[START OF Text block]

In Iran, prisoners report of tortures: «They forced us to rape each other while the guards were filming»
We spoke to several protesters who had just been released from Iranian prisons, and experienced tortures by guards: «They deprived us of our dignity», one said. «They pushed us to think about suicide», another one reported
The voice message comes in Persian. It is four minutes of metallic, monotonous voice. Flowing words alternating with long silences and sighs. We get it translated. «Good morning, I am Ali (fictitious name, ed.), I am 42 years old and a taxi driver».
We have been trying to talk to him for a week. We know he just got out of jail, and we know he is one of the few willing to talk about what he has suffered, seen and heard. «I was arrested in front of Isfahan University (in central Iran, ed.) in late October. I was supporting students in the protests against dictator Khamenei».
Guards put him into a car and took him to a secret detention center. In addition to prisons-according to a World Prison Brief report, in 2014 there were 253 prisons-the regime has dozens of facilities whose addresses are not known to the public, where it interrogates, tortures and detains dissidents.
«They behave better with animals than with us», Ali says. «There was a very tall man in a balaclava. All he did was insult us and beat us». Then he starts with a tale of the unthinkable. «They would take us to a room and beat us up, threaten us and order to rape each other. On the ceiling, a camera was filming everything». They film in order to have material to blackmail protesters and force them to perjure themselves.

[END OF Text block]
[START OF Entries provided]

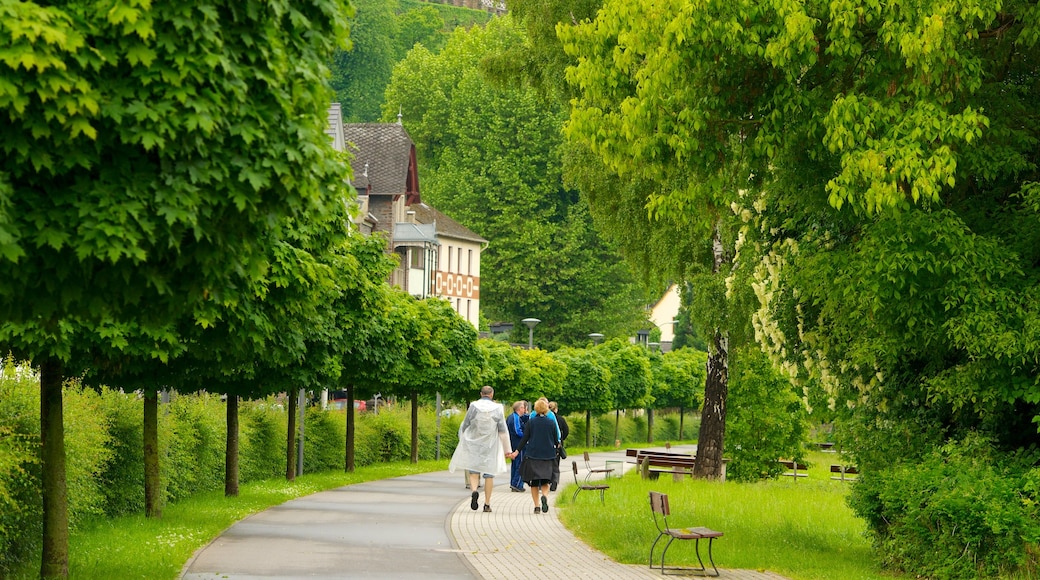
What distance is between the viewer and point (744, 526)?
1909 centimetres

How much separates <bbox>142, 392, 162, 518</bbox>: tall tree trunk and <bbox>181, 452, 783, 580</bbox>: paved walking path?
3.73 feet

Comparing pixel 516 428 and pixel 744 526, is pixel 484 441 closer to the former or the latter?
pixel 744 526

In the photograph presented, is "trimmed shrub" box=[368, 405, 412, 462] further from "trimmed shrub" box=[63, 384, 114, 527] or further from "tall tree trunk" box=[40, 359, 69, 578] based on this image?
"tall tree trunk" box=[40, 359, 69, 578]

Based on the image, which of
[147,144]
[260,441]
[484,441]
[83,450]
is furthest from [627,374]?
[147,144]

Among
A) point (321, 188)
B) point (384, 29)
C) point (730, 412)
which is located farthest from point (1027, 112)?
point (384, 29)

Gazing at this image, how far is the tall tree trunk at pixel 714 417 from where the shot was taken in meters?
28.9

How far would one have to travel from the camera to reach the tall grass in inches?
515

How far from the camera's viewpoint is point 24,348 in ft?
41.7

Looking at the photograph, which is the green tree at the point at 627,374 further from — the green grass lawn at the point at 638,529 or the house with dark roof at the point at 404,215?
the green grass lawn at the point at 638,529

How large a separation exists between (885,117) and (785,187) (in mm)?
2081

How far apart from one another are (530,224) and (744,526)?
2114 inches

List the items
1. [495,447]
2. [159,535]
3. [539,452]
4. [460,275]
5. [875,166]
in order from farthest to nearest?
[460,275] → [539,452] → [495,447] → [159,535] → [875,166]

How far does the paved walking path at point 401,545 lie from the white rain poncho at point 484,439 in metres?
0.74

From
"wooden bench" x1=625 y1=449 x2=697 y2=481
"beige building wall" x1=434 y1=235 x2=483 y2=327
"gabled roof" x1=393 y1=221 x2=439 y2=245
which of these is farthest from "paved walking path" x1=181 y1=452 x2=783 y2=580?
"beige building wall" x1=434 y1=235 x2=483 y2=327
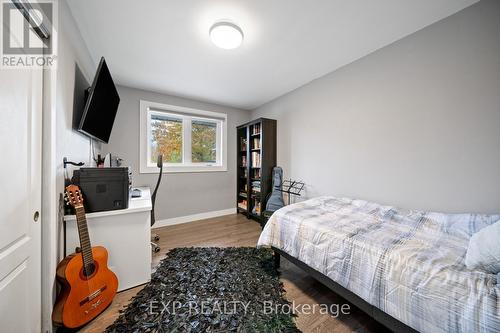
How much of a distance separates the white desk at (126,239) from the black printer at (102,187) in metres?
0.07

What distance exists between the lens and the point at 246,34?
175 cm

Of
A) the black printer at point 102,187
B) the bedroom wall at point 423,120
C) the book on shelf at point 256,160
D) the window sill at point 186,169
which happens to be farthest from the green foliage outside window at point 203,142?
the bedroom wall at point 423,120

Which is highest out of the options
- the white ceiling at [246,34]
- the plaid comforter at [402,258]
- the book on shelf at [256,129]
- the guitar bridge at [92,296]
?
the white ceiling at [246,34]

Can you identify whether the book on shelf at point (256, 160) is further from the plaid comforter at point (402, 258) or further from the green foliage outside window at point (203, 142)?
the plaid comforter at point (402, 258)

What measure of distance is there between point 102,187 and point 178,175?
1815 mm

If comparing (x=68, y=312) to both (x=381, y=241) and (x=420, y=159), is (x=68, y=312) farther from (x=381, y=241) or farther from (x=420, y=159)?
(x=420, y=159)

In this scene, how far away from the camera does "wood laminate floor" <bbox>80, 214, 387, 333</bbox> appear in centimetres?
124

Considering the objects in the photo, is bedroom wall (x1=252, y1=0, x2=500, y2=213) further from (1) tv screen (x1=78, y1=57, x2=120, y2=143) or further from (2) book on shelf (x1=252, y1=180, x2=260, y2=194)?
(1) tv screen (x1=78, y1=57, x2=120, y2=143)

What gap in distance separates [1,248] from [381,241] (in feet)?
6.78

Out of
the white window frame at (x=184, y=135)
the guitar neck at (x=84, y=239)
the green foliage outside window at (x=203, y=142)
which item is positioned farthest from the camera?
the green foliage outside window at (x=203, y=142)

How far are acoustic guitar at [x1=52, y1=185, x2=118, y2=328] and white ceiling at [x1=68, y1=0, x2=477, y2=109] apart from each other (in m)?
1.56

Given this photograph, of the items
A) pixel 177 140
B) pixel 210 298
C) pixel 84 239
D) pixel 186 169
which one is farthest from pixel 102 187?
pixel 177 140

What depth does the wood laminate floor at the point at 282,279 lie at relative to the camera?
1.24m

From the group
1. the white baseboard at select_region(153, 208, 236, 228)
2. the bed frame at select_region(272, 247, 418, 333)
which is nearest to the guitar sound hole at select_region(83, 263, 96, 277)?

[END OF Entries provided]

> **Required tasks**:
a: According to the article on prisoners in Iran, why did the guards film what happened in the room? Answer in one to three sentences.
b: Answer these questions from the article on prisoners in Iran, one answer per line:
(i) How old is Ali, and what is his job?
(ii) Where and when was he arrested?
(iii) According to a World Prison Brief report, how many prisons were there in 2014?
c: The article on prisoners in Iran describes facilities whose addresses are not known to the public. List every action it says the regime carries out there.
The listing is separate material with no connection to the article on prisoners in Iran.

> **Written responses**:
a: A camera on the ceiling filmed everything so the guards would have material to blackmail protesters. They could then use it to force the protesters to perjure themselves.

b:
(i) He is 42 years old and a taxi driver.
(ii) In front of Isfahan University, in late October.
(iii) 253.

c:
- Interrogates dissidents
- Tortures dissidents
- Detains dissidents